Comedy historically comes from a queer identity defence, when it was harder to be gay in public, to be funny like Kenneth Williams who used gay slang known as Polari to communicate with other gay men covertly. Extending these ideas, underpinning my work are the mechanisms of comedy and humour to create a form of autoethnographic storytelling that subverts and challenges through a sophisticated usage of camp, innuendo and double-entendres to speak of personal narratives often raw, often painful but always generous and authentic.
 
Applied humour as a tactic to subvert and challenge a issues of homosexual identity and representation in relation to themes addressing seeing/not seeing etc.

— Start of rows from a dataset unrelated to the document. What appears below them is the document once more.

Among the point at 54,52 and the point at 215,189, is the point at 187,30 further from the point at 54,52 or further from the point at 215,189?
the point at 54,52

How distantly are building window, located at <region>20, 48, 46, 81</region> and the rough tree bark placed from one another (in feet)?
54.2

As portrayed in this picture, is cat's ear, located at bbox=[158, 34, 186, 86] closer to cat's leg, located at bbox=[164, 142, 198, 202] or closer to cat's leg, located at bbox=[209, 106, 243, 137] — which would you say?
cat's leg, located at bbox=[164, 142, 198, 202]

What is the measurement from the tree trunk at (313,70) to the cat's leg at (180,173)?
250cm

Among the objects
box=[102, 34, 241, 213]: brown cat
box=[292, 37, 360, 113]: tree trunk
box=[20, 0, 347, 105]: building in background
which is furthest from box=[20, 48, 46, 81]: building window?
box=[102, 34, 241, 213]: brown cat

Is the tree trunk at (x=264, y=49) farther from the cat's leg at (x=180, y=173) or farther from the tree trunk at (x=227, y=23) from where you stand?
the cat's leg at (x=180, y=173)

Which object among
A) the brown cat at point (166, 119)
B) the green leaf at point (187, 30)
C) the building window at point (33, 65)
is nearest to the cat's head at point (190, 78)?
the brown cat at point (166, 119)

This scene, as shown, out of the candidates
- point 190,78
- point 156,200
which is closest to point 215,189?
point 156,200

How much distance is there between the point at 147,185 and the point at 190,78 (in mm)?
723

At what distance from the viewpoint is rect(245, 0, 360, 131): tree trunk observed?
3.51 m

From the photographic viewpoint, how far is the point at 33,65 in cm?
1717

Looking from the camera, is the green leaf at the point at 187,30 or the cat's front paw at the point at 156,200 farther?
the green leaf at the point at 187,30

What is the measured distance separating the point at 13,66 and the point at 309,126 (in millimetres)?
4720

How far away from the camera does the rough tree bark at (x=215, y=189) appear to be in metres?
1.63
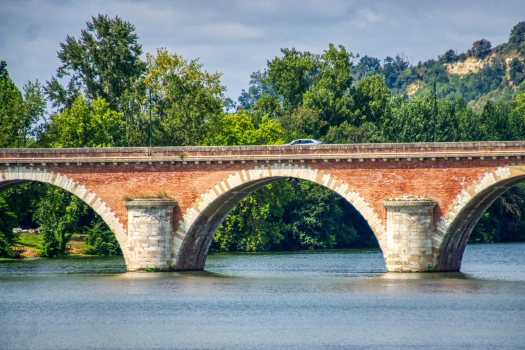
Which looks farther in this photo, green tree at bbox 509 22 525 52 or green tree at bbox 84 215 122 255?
green tree at bbox 509 22 525 52

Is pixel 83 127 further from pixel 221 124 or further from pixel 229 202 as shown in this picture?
pixel 229 202

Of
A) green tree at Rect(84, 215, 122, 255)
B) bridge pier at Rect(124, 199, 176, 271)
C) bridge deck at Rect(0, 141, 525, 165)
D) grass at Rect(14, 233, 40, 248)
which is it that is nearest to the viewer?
bridge deck at Rect(0, 141, 525, 165)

My practice presents a personal archaeology and revolves around my own autobiographical perspective, using the mechanisms of comedy and humour to engage, disarm, and highlight the gay male subcultural milieu which needs critique as it creates such stereotypes.
 
With a background in Painting and then Performance Art, my current artist moving image film practice brings together personal drawing, painting, photography and performance. Collage has become a major tool in this recent film practice, reinvigorating paintings and drawings that I produced nearly twenty years ago which are juxtaposed throughout my films with current photographic and performance for camera work. These films are often made with reusing / repurposing personal archival material and sound and moving image recordings. Things insist, in a spiral, nothing’s wasted. In my current practice, I use all my capacities, from theatre to drawing to painting to language to the comic to the affective to the relational, to painting and performance and film. Excavating (fine art) work I made long ago and resuscitating it, I bring it back to life through the medium of film and moving image. Integrating my fine artwork into my film work, my films create an arresting palimpsest effect by recycling pieces from previous bodies of work and placing them within my current context to see how their meanings may now differ from when they were first conceived. Whilst what is presented through my films can be read as one person’s (my) narrative, so too can it easily be read as lots of different voices layered to talk about wider levels of experience with various references to cultural context that (any)one can relate to.